■ **TASK DIRECTIONS**:
Reproduce exactly, with no other output, every line of the data below from the line containing "At what distance from [319,250] is [217,428]?" to the end, inclusive.

* start ROWS *

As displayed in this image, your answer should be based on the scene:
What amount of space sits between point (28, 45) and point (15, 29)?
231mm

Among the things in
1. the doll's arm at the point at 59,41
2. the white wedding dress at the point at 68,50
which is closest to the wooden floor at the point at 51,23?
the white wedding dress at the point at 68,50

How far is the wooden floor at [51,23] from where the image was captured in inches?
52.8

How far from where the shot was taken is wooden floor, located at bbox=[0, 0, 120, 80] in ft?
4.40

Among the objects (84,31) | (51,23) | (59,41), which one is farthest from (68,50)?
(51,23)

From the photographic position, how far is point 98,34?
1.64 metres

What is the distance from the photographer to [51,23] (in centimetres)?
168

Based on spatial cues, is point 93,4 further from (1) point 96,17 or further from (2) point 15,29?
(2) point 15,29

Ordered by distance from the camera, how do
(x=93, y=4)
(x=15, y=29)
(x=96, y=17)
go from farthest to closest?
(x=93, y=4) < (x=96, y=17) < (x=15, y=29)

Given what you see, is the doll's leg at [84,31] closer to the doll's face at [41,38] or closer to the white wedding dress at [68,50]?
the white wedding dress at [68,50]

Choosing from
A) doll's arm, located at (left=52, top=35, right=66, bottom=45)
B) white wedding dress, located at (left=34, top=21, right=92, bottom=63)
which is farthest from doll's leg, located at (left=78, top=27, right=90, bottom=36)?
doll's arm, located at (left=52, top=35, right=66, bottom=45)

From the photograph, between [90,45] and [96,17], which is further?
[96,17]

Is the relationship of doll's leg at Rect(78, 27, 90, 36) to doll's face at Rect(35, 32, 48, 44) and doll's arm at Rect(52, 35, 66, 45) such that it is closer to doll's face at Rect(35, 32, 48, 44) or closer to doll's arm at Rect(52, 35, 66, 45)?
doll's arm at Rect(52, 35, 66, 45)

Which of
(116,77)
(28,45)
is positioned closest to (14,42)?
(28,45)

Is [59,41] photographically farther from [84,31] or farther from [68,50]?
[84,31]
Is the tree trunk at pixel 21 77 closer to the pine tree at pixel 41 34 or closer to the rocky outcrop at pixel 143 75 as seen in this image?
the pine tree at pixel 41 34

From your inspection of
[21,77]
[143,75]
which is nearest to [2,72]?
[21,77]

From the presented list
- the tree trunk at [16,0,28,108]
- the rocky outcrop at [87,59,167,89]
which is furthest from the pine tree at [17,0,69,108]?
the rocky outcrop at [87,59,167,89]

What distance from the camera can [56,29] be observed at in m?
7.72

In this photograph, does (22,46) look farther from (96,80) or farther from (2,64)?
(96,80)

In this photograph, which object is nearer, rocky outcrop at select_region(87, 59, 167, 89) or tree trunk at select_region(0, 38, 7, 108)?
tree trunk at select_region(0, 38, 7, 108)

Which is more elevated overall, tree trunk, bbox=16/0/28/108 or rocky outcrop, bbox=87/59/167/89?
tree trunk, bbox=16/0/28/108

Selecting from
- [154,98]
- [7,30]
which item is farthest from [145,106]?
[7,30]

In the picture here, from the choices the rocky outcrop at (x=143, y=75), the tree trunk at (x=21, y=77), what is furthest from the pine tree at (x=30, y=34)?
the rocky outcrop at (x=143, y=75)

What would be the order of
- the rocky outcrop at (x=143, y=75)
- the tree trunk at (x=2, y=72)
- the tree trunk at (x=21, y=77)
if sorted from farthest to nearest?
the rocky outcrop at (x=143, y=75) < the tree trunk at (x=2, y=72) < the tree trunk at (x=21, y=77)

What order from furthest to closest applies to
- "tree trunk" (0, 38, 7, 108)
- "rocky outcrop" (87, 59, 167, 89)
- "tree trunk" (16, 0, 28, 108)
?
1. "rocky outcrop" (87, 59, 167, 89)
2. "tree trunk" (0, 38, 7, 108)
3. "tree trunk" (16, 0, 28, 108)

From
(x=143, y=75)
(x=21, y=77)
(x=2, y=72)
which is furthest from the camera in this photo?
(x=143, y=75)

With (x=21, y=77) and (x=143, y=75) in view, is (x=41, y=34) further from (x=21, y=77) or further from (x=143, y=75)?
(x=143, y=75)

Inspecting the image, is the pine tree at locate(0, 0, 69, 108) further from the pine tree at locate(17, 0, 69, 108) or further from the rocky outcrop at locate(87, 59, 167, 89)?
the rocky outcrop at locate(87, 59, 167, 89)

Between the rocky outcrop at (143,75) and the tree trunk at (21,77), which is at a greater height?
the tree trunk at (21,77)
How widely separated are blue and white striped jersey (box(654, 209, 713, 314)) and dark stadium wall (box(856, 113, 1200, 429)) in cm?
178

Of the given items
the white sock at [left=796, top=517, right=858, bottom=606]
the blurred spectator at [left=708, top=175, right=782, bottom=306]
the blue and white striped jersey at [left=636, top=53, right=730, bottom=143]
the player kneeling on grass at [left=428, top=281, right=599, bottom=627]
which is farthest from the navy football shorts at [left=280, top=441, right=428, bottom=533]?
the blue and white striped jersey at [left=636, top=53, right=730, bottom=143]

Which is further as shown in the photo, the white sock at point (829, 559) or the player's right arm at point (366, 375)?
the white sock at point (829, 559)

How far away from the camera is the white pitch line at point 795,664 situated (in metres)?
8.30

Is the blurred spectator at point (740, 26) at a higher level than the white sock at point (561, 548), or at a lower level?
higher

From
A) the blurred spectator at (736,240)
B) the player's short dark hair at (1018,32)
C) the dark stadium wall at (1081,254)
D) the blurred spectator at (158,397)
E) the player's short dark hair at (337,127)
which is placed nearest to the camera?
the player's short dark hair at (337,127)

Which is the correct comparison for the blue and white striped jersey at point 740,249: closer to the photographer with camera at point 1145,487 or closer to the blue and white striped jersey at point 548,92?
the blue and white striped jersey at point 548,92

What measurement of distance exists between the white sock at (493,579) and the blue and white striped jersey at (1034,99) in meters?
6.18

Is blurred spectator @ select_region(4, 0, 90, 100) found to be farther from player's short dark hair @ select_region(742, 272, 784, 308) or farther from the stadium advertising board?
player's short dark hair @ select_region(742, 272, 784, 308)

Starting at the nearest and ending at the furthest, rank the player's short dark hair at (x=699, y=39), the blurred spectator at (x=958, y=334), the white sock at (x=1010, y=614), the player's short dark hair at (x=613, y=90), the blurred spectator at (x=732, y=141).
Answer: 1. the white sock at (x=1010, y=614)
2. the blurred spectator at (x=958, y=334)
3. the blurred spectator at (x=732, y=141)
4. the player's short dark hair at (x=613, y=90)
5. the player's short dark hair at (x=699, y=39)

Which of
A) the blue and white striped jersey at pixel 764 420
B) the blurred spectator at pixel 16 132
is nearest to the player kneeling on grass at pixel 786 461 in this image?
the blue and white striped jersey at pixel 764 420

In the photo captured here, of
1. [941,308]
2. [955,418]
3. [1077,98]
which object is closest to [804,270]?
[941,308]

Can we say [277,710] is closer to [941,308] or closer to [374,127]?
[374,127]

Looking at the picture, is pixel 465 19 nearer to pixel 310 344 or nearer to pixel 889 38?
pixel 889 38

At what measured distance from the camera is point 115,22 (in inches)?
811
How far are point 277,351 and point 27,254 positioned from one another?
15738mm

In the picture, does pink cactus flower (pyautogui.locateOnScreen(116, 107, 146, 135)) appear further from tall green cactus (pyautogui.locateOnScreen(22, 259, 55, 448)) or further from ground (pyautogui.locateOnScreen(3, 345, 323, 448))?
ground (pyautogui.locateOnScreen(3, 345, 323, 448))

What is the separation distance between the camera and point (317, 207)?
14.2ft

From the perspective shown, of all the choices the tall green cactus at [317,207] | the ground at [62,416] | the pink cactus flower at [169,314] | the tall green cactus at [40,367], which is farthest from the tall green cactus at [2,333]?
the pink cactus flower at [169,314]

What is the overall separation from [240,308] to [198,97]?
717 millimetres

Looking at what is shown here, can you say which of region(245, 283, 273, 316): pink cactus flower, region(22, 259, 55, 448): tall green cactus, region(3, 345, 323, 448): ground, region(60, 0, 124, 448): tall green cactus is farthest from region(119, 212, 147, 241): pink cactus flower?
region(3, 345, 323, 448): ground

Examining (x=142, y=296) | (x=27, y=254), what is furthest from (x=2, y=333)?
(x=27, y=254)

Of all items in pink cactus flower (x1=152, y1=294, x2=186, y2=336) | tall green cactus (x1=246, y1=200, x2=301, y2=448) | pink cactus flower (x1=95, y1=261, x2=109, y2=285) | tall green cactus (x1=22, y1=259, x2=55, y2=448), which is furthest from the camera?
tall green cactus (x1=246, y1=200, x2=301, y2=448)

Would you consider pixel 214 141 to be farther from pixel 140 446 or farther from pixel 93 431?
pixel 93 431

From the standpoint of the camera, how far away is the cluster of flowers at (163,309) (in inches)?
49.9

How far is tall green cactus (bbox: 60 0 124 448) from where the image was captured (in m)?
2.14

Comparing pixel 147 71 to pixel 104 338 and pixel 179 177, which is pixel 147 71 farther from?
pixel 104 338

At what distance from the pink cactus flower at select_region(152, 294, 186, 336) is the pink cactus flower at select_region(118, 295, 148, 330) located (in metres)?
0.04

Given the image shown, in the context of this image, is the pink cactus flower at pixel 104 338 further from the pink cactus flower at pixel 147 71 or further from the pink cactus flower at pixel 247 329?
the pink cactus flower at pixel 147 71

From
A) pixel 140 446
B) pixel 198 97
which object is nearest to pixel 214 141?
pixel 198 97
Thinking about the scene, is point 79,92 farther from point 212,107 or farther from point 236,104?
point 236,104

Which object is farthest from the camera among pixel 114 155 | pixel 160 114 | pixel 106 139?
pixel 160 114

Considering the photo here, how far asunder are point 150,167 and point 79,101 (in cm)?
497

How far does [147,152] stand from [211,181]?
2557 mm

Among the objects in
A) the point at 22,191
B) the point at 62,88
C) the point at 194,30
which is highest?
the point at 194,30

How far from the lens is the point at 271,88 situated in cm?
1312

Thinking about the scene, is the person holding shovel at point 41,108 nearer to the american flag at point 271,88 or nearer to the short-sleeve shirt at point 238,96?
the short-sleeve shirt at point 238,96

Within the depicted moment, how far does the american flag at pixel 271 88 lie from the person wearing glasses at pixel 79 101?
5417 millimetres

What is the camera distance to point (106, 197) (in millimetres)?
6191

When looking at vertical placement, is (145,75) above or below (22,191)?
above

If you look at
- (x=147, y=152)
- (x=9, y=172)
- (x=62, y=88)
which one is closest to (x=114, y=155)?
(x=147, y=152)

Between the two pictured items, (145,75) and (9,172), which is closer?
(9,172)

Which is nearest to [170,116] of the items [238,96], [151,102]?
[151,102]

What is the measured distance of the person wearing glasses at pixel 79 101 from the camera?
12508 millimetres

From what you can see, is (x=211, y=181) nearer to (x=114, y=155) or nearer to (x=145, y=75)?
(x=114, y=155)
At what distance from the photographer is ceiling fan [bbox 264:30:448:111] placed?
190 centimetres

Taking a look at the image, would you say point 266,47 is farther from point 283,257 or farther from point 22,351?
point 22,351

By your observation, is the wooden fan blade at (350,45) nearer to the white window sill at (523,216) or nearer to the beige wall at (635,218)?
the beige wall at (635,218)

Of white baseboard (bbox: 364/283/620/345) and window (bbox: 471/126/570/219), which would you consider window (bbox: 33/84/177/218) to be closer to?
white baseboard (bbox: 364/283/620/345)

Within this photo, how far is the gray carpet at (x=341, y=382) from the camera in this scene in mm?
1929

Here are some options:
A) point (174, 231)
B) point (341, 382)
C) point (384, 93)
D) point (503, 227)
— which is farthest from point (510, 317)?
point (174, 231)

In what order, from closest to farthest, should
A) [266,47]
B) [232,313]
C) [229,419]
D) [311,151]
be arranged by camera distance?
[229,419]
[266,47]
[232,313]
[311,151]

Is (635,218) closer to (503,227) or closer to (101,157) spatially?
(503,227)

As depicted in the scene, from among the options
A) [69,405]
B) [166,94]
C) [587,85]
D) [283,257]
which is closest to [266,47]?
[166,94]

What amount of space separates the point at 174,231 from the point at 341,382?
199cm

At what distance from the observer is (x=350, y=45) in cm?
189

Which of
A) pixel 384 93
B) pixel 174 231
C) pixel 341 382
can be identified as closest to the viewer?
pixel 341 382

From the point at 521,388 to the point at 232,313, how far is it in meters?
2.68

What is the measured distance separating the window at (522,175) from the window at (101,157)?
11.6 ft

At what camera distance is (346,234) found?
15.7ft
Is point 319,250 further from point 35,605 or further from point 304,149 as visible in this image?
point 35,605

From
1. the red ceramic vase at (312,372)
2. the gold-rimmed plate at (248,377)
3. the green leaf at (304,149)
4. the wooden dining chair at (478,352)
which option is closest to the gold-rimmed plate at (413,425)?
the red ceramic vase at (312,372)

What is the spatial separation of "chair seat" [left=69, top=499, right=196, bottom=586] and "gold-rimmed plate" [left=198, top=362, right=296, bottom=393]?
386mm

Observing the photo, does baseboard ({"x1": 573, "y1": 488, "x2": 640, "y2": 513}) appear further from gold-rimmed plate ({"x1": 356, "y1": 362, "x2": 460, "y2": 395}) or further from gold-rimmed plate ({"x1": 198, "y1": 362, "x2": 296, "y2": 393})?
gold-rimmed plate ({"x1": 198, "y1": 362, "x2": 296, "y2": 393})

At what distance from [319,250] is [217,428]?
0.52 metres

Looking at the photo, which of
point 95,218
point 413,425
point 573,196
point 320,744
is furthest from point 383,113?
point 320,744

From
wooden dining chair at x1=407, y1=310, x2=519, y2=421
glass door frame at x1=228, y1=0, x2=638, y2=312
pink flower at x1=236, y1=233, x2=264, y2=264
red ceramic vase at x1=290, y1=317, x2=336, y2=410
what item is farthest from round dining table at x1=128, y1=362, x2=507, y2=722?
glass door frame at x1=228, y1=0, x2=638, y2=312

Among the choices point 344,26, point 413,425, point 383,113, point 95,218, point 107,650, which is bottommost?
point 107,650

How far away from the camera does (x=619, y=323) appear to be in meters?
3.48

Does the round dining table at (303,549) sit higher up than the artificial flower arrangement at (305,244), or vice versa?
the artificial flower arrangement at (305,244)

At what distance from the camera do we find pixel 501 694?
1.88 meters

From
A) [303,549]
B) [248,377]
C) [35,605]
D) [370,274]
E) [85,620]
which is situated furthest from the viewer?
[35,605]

* end ROWS *

■ **WRITTEN REPLY**:
At what distance from [319,250] is [217,428]?
0.52 metres

Looking at the photo, which of
point 95,218
point 413,425
point 573,196
point 320,744
is furthest from point 383,113?
point 320,744

From
wooden dining chair at x1=407, y1=310, x2=519, y2=421
glass door frame at x1=228, y1=0, x2=638, y2=312
pink flower at x1=236, y1=233, x2=264, y2=264
red ceramic vase at x1=290, y1=317, x2=336, y2=410
what item is farthest from round dining table at x1=128, y1=362, x2=507, y2=722?
glass door frame at x1=228, y1=0, x2=638, y2=312

Among the choices point 344,26, point 413,425, point 383,113, point 95,218, point 107,650, which is bottommost?
point 107,650

How far away from the camera does (x=619, y=323) appear to be in meters?
3.48

Does the round dining table at (303,549) sit higher up than the artificial flower arrangement at (305,244), or vice versa?
the artificial flower arrangement at (305,244)

At what distance from the camera do we find pixel 501 694?
1.88 meters

From
A) [303,549]
B) [248,377]
C) [35,605]
D) [370,274]
E) [85,620]
which is situated furthest from the viewer?
[35,605]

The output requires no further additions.